Let's take a simple example of a service delivery role for an ERP application. It mainly consists of the following IT components:

  • 2 databases, in high availability, so with one database active, the service is considered up
  • 2 web servers, in load sharing, so with one web server active, the service is considered up
  • 2 load balancers, again in high availability

These IT components (Hosts in this example) will be the basis for the ERP service.

With business rules, you can have an "indicator" representing the "aggregated service" state for the ERP service! Shinken already checks all of the IT components one by one including processing for root cause analysis from a host and service perspective.

How to define Business Rules?

It's a simple service (or a host) with a "special" check_command named bp_rule. :)

This makes it compatible with all your current habits and UIs. As the service aggregation is considered as any other state from a host or service, you can get notifications, actions and escalations. This means you can have contacts that will receive only the relevant notifications based on their role.

Warning

You do not have to define "bp_rule" command, it's purely internal. You should NOT define it in you checkcommands.cfg file, or the configuration will be invalid due to duplicate commands!

Here is a configuration for the ERP service example, attached to a dummy host named "servicedelivery".

define service{
       use                  standard-service
       host_name            servicedelivery
       service_description  ERP
       check_command        bp_rule!(h1,database1 | h2,database2) & (h3,Http1 | h4,Http4) & (h5,IPVS1 | h6,IPVS2)
}

That's all!

Note

A complete service delivery view should include an aggregated view of the end user availability perspective states, end user performance perspective states, IT component states, application error states, application performance states. This aggregated state can then be used as a metric for Service Management (basis for defining an SLA).

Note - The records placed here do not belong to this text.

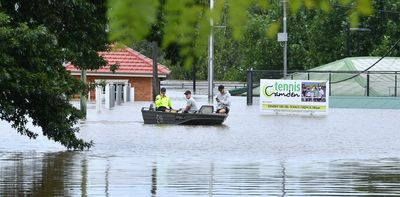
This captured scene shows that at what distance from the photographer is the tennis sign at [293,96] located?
5469cm

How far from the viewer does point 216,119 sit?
3894 cm

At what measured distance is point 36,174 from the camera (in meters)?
19.3

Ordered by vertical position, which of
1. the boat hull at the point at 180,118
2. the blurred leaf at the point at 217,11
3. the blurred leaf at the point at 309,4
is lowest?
the boat hull at the point at 180,118

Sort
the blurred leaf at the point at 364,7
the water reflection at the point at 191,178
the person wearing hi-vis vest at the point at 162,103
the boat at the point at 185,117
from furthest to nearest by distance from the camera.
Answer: the person wearing hi-vis vest at the point at 162,103 → the boat at the point at 185,117 → the water reflection at the point at 191,178 → the blurred leaf at the point at 364,7

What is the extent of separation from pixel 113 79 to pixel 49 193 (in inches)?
2322

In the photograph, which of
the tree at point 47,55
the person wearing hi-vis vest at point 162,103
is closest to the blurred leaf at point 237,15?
the tree at point 47,55

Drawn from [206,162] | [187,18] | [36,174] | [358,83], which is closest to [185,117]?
[206,162]

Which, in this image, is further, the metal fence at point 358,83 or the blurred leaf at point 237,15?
the metal fence at point 358,83

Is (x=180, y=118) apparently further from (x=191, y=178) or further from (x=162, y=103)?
(x=191, y=178)

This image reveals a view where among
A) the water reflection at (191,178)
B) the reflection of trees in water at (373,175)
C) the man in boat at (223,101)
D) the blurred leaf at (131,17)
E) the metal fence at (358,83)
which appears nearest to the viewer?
the blurred leaf at (131,17)

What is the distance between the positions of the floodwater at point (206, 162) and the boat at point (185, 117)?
63 cm

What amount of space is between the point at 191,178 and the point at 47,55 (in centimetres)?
379

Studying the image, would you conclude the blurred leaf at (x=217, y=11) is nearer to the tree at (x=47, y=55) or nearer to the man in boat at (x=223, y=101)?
the tree at (x=47, y=55)

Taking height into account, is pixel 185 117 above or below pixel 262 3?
below
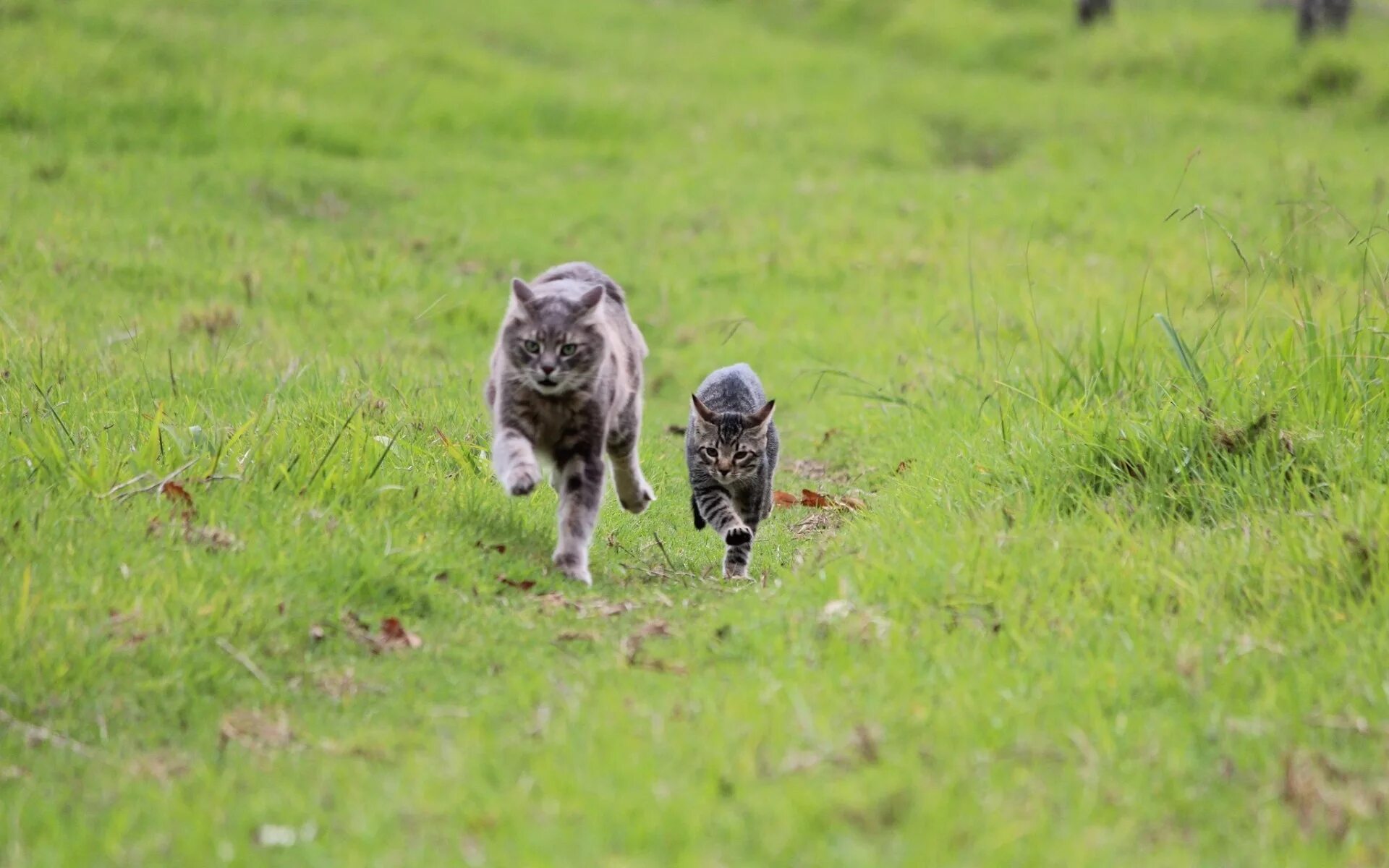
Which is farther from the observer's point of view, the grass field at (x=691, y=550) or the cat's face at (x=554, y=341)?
the cat's face at (x=554, y=341)

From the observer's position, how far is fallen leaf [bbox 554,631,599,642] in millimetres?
5090

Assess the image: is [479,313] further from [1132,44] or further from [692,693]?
[1132,44]

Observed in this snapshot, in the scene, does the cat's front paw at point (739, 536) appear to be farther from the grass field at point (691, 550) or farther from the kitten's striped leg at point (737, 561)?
the grass field at point (691, 550)

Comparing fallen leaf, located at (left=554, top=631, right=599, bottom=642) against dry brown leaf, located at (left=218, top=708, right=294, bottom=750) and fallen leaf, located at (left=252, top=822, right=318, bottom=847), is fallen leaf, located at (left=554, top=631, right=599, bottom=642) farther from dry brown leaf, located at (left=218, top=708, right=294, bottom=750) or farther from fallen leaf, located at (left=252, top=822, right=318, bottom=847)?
fallen leaf, located at (left=252, top=822, right=318, bottom=847)

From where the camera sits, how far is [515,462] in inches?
236

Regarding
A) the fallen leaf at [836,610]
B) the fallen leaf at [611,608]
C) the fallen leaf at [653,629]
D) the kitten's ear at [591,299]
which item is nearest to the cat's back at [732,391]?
the kitten's ear at [591,299]

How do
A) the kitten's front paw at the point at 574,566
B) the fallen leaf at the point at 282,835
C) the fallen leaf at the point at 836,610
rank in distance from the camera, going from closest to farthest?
1. the fallen leaf at the point at 282,835
2. the fallen leaf at the point at 836,610
3. the kitten's front paw at the point at 574,566

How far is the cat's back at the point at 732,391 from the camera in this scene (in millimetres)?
7871

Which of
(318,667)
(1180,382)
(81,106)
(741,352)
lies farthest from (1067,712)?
(81,106)

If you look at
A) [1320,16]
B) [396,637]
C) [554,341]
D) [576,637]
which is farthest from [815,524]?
[1320,16]

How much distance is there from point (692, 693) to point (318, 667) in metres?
1.40

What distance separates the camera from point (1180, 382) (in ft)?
22.4

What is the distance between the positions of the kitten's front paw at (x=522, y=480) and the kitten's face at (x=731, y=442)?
5.01ft

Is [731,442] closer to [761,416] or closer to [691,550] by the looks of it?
[761,416]
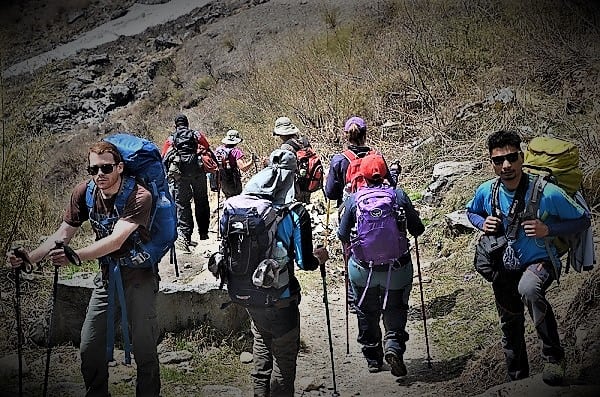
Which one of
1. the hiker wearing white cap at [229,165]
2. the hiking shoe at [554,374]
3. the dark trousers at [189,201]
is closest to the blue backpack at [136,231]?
the hiking shoe at [554,374]

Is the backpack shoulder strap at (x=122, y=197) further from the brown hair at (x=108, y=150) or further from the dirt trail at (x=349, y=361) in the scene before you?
the dirt trail at (x=349, y=361)

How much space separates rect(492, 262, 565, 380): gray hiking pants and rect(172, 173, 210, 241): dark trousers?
3.53 m

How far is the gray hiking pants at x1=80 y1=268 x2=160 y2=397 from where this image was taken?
333 cm

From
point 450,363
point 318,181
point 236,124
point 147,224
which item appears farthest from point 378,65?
point 147,224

With "need at least X elements" clusters

In some cases, you know that in a cluster of N elements, you need at least X of them to run OK. This is easily defined, you just need to use the "X of:" operator.

Here is an example of the same ERP but with 3 http web servers, and you need at least 2 of them (to handle the load):

define service{
       use                  standard-service
       host_name            servicedelivery
       service_description  ERP
       check_command        bp_rule!(h1,database1 | h2,database2) & (2 of: h3,Http1 & h4,Http4 & h5,Http5) & (h6,IPVS1 | h7,IPVS2)
}

It's done :)

Possible values of X in X of: expressions

The X of: expression may be configured different values depending on the needs. The supported expressions are described below:

  • A positive integer, which means "at least X host/servicices should be up"
  • A positive percentage, which means "at least X percents of hosts/services should be up". This percentage expression may be combined with Groupping expression expansion to build expressions such as "95 percents of the web front ends shoud be up". This way, adding hosts in the web frontend hostgroup is sufficient, and the QoS remains the same.
  • A negative integer, which means "at most X host/servicices may be down"
  • A negative percentage, which means "at most X percents of hosts/services should may be down". This percentage expression may be combined with Groupping expression expansion to build expressions such as "5 percents of the web front ends may be down". This way, adding hosts in the web frontend hostgroup is sufficient, and the QoS remains the same.

Example:

define service{
       use                  standard-service
       host_name            servicedelivery
       service_description  ERP
       check_command        bp_rule!(h1,database1 | h2,database2) & (h6,IPVS1 | h7,IPVS2) & 95% of: g:frontend,Http
}

The NOT rule

You can define a not state rule. It can be useful for active/passive setups for example. You just need to add a ! before your element name.

Example:

define service{
       use                  generic-service
       host_name            servicedelivery
       service_description  Cluster_state
       check_command        bp_rule!(h1,database1 & !h2,database2)
}

Aggregated state will be ok if database1 is ok and database2 is warning or critical (stopped).

Manage degraded status

In the Xof: way the only case where you got a "warning" (="degraded but not dead") it's when all your elements are in warning. But you should want to be in warning if 1 or your 3 http server is critical: the service is still running, but in a degraded state.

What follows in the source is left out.